**Required work**
Copy the material below word for word, from its beginning up to and including the line with "damaged vehicle [15, 26, 108, 67]", and leave the pictures out of your copy.

**Data records**

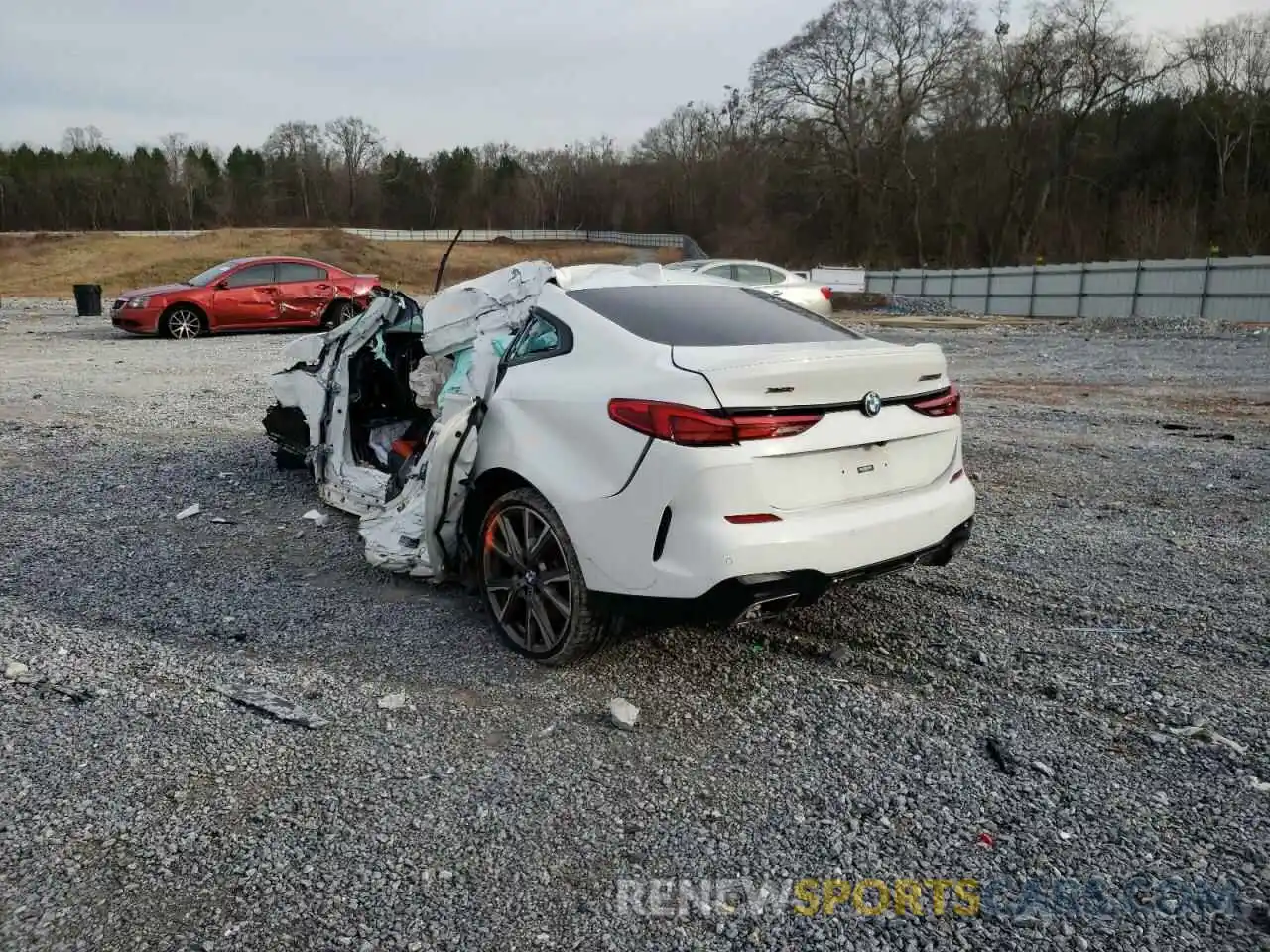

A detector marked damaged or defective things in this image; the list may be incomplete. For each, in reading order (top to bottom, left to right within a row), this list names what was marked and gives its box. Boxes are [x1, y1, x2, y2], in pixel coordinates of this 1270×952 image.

shattered body panel [264, 257, 556, 578]
wrecked white car [262, 259, 975, 664]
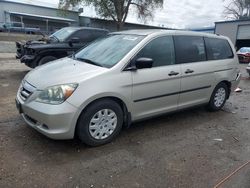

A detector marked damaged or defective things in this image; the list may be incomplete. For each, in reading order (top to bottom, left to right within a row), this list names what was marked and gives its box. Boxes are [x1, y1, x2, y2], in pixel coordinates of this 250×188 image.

damaged vehicle [15, 26, 108, 67]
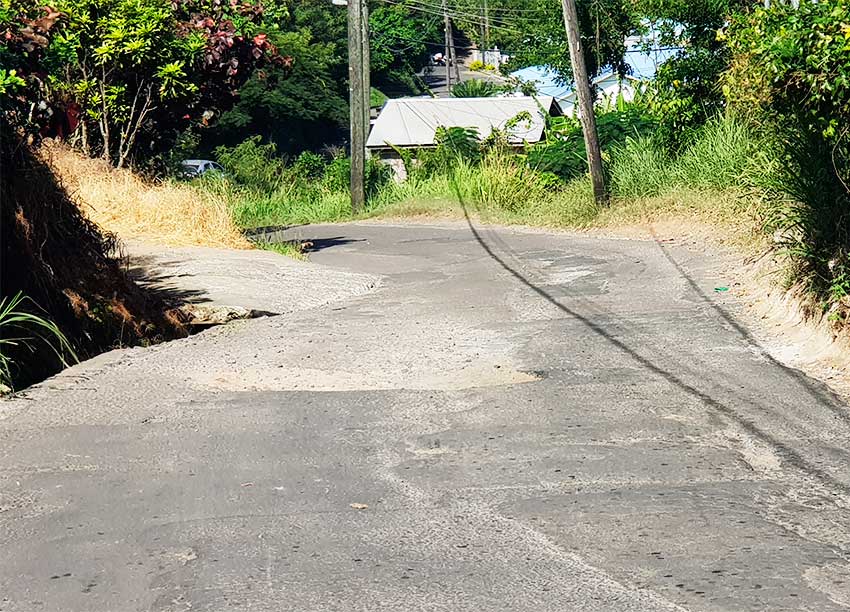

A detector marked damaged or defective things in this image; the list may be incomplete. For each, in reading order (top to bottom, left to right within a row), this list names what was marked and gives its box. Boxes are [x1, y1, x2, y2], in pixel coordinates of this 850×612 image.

patched road surface [1, 222, 848, 608]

**Task solution**
A detector marked damaged or defective things in this image; the list may be incomplete. For each, in reading order (top to bottom, left to right within a row), this list names what was marked and gives its box. Boxes are [x1, y1, x2, y2], in pixel coordinates of this 1270×952 image.

shattered body panel [264, 257, 556, 578]
wrecked white car [262, 259, 975, 664]

A detector marked damaged or defective things in this image; the list may be incomplete. For each, in reading order (top to bottom, left to right within a row), this list names what was marked and gives its box. Boxes are [x1, y1, x2, y2], in pixel coordinates of this 250×188 image.

damaged vehicle [15, 26, 108, 67]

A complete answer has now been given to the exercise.